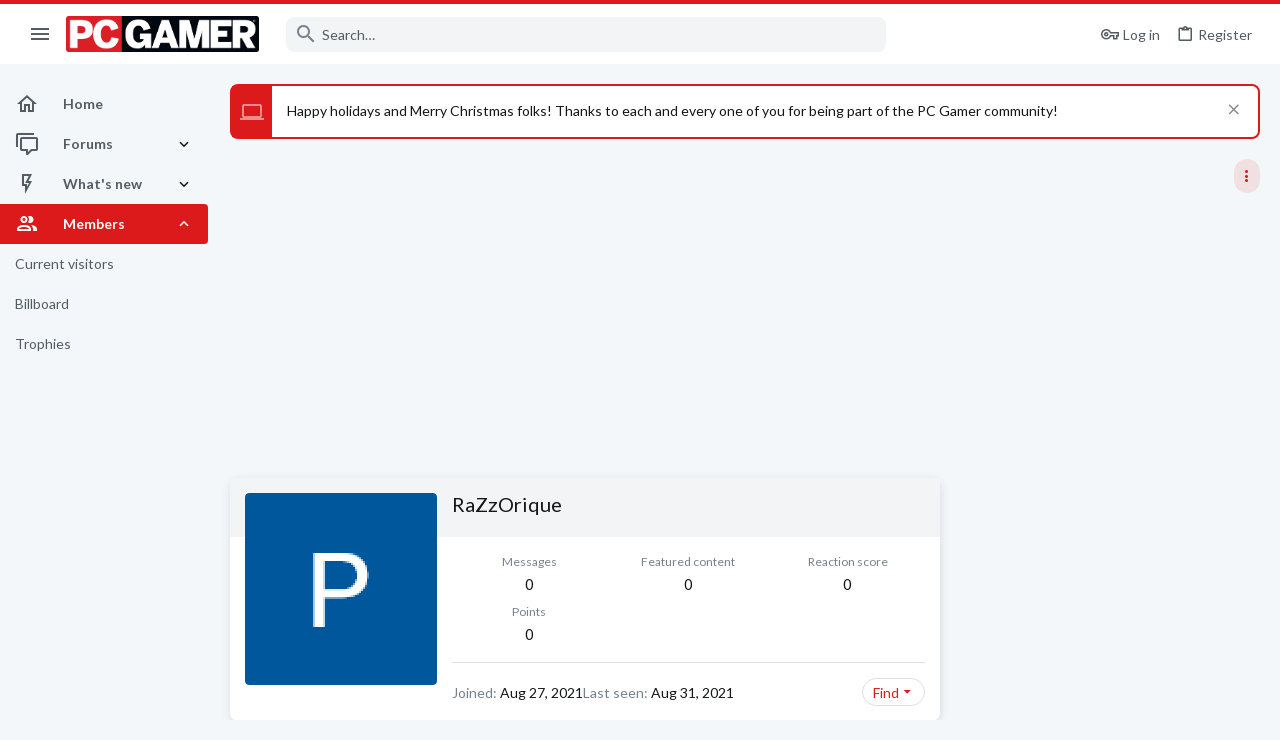

--- FILE ---
content_type: application/javascript
request_url: https://forums.pcgamer.com/js/themehouse/uix/deferNodesCollapse.min.js?_v=70724fed
body_size: 1174
content:
(function(h){function e(c){if(k[c])return k[c].exports;var b=k[c]={i:c,l:!1,exports:{}};h[c].call(b.exports,b,b.exports,e);b.l=!0;return b.exports}var k={};e.m=h;e.c=k;e.d=function(c,b,d){e.o(c,b)||Object.defineProperty(c,b,{configurable:!1,enumerable:!0,get:d})};e.n=function(c){var b=c&&c.__esModule?function(){return c["default"]}:function(){return c};e.d(b,"a",b);return b};e.o=function(c,b){return Object.prototype.hasOwnProperty.call(c,b)};e.p="";return e(e.s=17)})({17:function(h,e,k){Object.defineProperty(e,
"__esModule",{value:!0});(new (k(18).a)({settings:window.themehouse.settings.nodesCollapse})).register()},18:function(h,e,k){var c=function(){function b(d,a){for(var g=0;g<a.length;g++){var f=a[g];f.enumerable=f.enumerable||!1;f.configurable=!0;"value"in f&&(f.writable=!0);Object.defineProperty(d,f.key,f)}}return function(d,a,g){a&&b(d.prototype,a);g&&b(d,g);return d}}();h=function(){function b(d){var a=this,g=d.settings;g=void 0===g?{}:g;var f=d.init;f=void 0===f?!1:f;d=d.commonVersion;d=void 0===
d?"20210125":d;if(!(this instanceof b))throw new TypeError("Cannot call a class as a function");this.init=function(){a.initGet();a.initSet()};this.initGet=function(){var p=window.document.querySelectorAll(a.settings.triggerSelector);if(p&&p.length)for(var q=0,w=p.length;q<w;q++)p[q].addEventListener("click",function(l){var m=l.target.closest(a.settings.parentSelector);l=m.className.split(" ");for(var u=-1,r=0,x=l.length;r<x;r++){var t=l[r];0===t.indexOf(a.settings.nodeIdReplace)&&t!==a.settings.nodeIdReplace&&
(u=parseInt(t.replace(a.settings.nodeIdReplace,""),10))}var n=m.querySelector(a.settings.childSelector);l=n.querySelector(a.settings.childInnerSelector).offsetHeight;n.style.height=l+"px";n.classList.add("uix_node--transitioning");window.requestAnimationFrame(function(){var v="1";m.classList.contains(a.settings.active)?(m.classList.remove(a.settings.active),v="0"):m.classList.add(a.settings.active);a.common.fetch({url:a.settings.link,data:{collapsed:v,node_id:u}});window.setTimeout(function(){n.style.height=
"";n.classList.remove("uix_node--transitioning")},a.settings.duration)})})};this.initSet=function(){a.running=!0};this.running=!1;this.settings=Object.assign({triggerSelector:".categoryCollapse--trigger",parentSelector:".block--category",nodeIdReplace:"block--category",childSelector:".uix_block-body--outer",childInnerSelector:".block-body",active:"category--collapsed",duration:400},g);this.commonVersion=d;this.common=window.themehouse.common[d];this.listener=this.state=!1;f&&this.init()}c(b,[{key:"register",
value:function(){this.common.register({phase:"afterGet",addon:"TH_UIX_NodesCollapse",func:this.initGet,order:10});this.common.register({phase:"afterSet",addon:"TH_UIX_NodesCollapse",func:this.initSet,order:10})}}]);return b}();"undefined"===typeof window.themehouse&&(window.themehouse={});window.themehouse.nodesCollapse={nodesCollapse:h};e.a=h}});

□ □ □

EXERCISE ▸ Copy each line above precisely, dropping the pictures.

OUTPUT BELOW ▸
--- FILE ---
content_type: application/javascript
request_url: https://forums.pcgamer.com/js/themehouse/uix/deferNodesCollapse.min.js?_v=70724fed
body_size: 1174
content:
(function(h){function e(c){if(k[c])return k[c].exports;var b=k[c]={i:c,l:!1,exports:{}};h[c].call(b.exports,b,b.exports,e);b.l=!0;return b.exports}var k={};e.m=h;e.c=k;e.d=function(c,b,d){e.o(c,b)||Object.defineProperty(c,b,{configurable:!1,enumerable:!0,get:d})};e.n=function(c){var b=c&&c.__esModule?function(){return c["default"]}:function(){return c};e.d(b,"a",b);return b};e.o=function(c,b){return Object.prototype.hasOwnProperty.call(c,b)};e.p="";return e(e.s=17)})({17:function(h,e,k){Object.defineProperty(e,
"__esModule",{value:!0});(new (k(18).a)({settings:window.themehouse.settings.nodesCollapse})).register()},18:function(h,e,k){var c=function(){function b(d,a){for(var g=0;g<a.length;g++){var f=a[g];f.enumerable=f.enumerable||!1;f.configurable=!0;"value"in f&&(f.writable=!0);Object.defineProperty(d,f.key,f)}}return function(d,a,g){a&&b(d.prototype,a);g&&b(d,g);return d}}();h=function(){function b(d){var a=this,g=d.settings;g=void 0===g?{}:g;var f=d.init;f=void 0===f?!1:f;d=d.commonVersion;d=void 0===
d?"20210125":d;if(!(this instanceof b))throw new TypeError("Cannot call a class as a function");this.init=function(){a.initGet();a.initSet()};this.initGet=function(){var p=window.document.querySelectorAll(a.settings.triggerSelector);if(p&&p.length)for(var q=0,w=p.length;q<w;q++)p[q].addEventListener("click",function(l){var m=l.target.closest(a.settings.parentSelector);l=m.className.split(" ");for(var u=-1,r=0,x=l.length;r<x;r++){var t=l[r];0===t.indexOf(a.settings.nodeIdReplace)&&t!==a.settings.nodeIdReplace&&
(u=parseInt(t.replace(a.settings.nodeIdReplace,""),10))}var n=m.querySelector(a.settings.childSelector);l=n.querySelector(a.settings.childInnerSelector).offsetHeight;n.style.height=l+"px";n.classList.add("uix_node--transitioning");window.requestAnimationFrame(function(){var v="1";m.classList.contains(a.settings.active)?(m.classList.remove(a.settings.active),v="0"):m.classList.add(a.settings.active);a.common.fetch({url:a.settings.link,data:{collapsed:v,node_id:u}});window.setTimeout(function(){n.style.height=
"";n.classList.remove("uix_node--transitioning")},a.settings.duration)})})};this.initSet=function(){a.running=!0};this.running=!1;this.settings=Object.assign({triggerSelector:".categoryCollapse--trigger",parentSelector:".block--category",nodeIdReplace:"block--category",childSelector:".uix_block-body--outer",childInnerSelector:".block-body",active:"category--collapsed",duration:400},g);this.commonVersion=d;this.common=window.themehouse.common[d];this.listener=this.state=!1;f&&this.init()}c(b,[{key:"register",
value:function(){this.common.register({phase:"afterGet",addon:"TH_UIX_NodesCollapse",func:this.initGet,order:10});this.common.register({phase:"afterSet",addon:"TH_UIX_NodesCollapse",func:this.initSet,order:10})}}]);return b}();"undefined"===typeof window.themehouse&&(window.themehouse={});window.themehouse.nodesCollapse={nodesCollapse:h};e.a=h}});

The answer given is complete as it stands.